> _Supplied text_:
So I made my way to Taco Bell where I was shocked to see the order line empty. I did breath a sigh of relief when precious seconds ticked away as no one was manning the cash register, but then someone did and they took my order.

My order came up rather fast and I was in shock; it was 10:59! I had a drink I had brought from home in my office so I didn't buy a drink at Taco Bell which meant I wasn't eating there. I was now torn as I wanted to eat, but the sirens were due to go off at any second. If anything, Taco Bell let me down by their superior service.

Fail proof plans are great when they go off as planned, but I have found that never happens and when they do fail finding plan B is difficult. I truly didn't know what to do. I walked outside and started walking towards TouchPoint right as the sirens began ringing out. This was a dire mistake as the sirens are much louder outside than inside and the tone instantly got stuck in my mind. So much so that for the rest of the day I could still hear the sirens and last night I struggled to get to bed because the noise was so loud in my mind.

I walked, slowly, towards the office in a haze. My fail proof plan had quickly turned into a plan that could not succeed. I was stuck between a siren and a hallway. Outside the sirens were blaring, inside I was sure that the hallway would be full of people.

I decided to walk as slow as possible and I made it to the front doors as the sirens went off. I walked inside, but our test was still going on so into the hallway I went. I tried not to look at anyone because I figured everyone else would know about my master plan to avoid the hallway. This goes to my, "I think therefore you should know" concept (don't know the concept? Read it in my new page entitled, "The Glossary of..." by clicking on the page on the upper right) and as soon as the all clear was given I went as fast as I could without looking odd to my office.

To anyone else my entrance into the building may have seemed like mere chance that I was getting lunch as the sirens went off, but it was a well thought out plan that didn't go according to the plan. This is just one example of all the many things I have to do to manage the world around me.

When I attended school I feared the fire alarms due to the loudness of the alarms. The harshness of the tone is something I still fear, but just like the tornado sirens the klaxon of the fire alarm during a fire drill would get stuck in my head and it would reverberate for hours. I can remember in first grade, after the first fire drill of the year, that I was brought to tears because the noise would not end in my mind. Because of this I developed a fear of Thursdays because that was fire drill day. However, if there was a chance of rain I did not fear it because I quickly learned fire drills were for sunny days, but if it was a clear day I would do everything I could to NOT be in school that day.

> _Task instructions_:
[1] In the account of the tornado sirens, why did the writer come to fear Thursdays as a child?
[2] Resume the account of the tornado sirens and school fire alarms, picking up right after its last sentence.

Dataset entries:
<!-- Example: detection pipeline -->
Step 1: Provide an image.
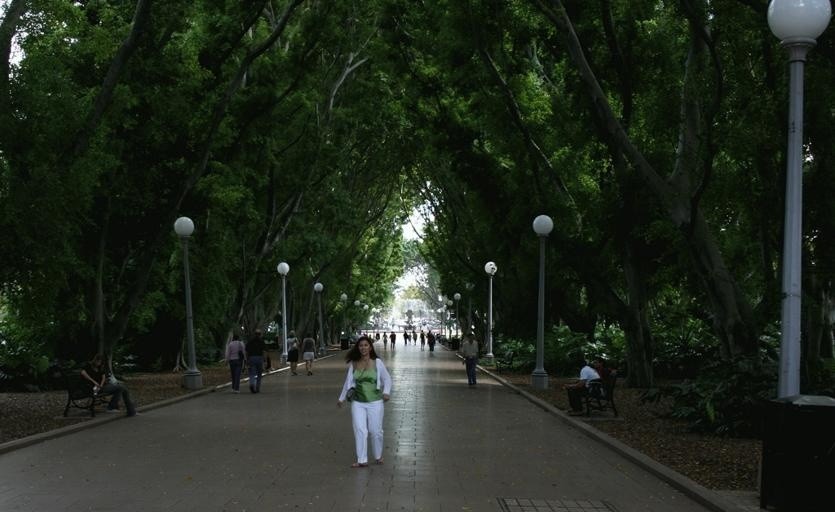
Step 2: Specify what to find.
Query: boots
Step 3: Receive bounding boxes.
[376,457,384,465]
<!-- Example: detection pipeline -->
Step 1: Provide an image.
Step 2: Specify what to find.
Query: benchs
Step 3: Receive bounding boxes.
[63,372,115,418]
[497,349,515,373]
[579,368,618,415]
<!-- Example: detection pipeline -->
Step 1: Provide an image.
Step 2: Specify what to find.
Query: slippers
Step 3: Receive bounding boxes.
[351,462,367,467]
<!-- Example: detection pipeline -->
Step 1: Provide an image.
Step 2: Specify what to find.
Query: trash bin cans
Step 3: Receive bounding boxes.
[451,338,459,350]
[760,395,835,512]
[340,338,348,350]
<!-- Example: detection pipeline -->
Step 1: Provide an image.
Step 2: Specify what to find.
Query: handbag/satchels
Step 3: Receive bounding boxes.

> _Results in order_:
[1] Thursday was fire drill day.

[2]
In first grade, and the years after, I had no idea why the fire alarm was such a bad experience for me and I often thought I was weak because no one else had the response I did. That, coupled with my inability to say what hurts, led to some great acting performance of illnesses to get out of school. This, perhaps, was my first experience with the art of evasion.

I have learned my lessons on the first Mondays of the month. I now know that no one is at Taco Bell before 11 so instead of leaving at 10:55 I need to leave at 10:58. It will be cutting it close, but I feel if I get out the door at this time I will have a fail proof plan. I mean, how could it fail? Ah, the never-ending game of the art of evasion!

1 comment:

  1. Aren't people from your office reading this too...?

    By the way, I can so relate! This is seriously the first time I found someone with the same problem. When I was young I even found the monthly sirens scary, because we live exactly between 2 of them and in a block. So the siren-sounds would bounce around the block a lot, making it not just loud and annoying, but also scary-sounding. At some point one of them broke, so it's not scary anymore, but it's still a terrible time. I prefer to be inside, distracting myself with something on my laptop.
    I also agree on that fire drill alarms are terrible. It did mean having a free period for us, so I was happy once I was outside, but I didn't talk to anyone if I could, because the noise wore me down.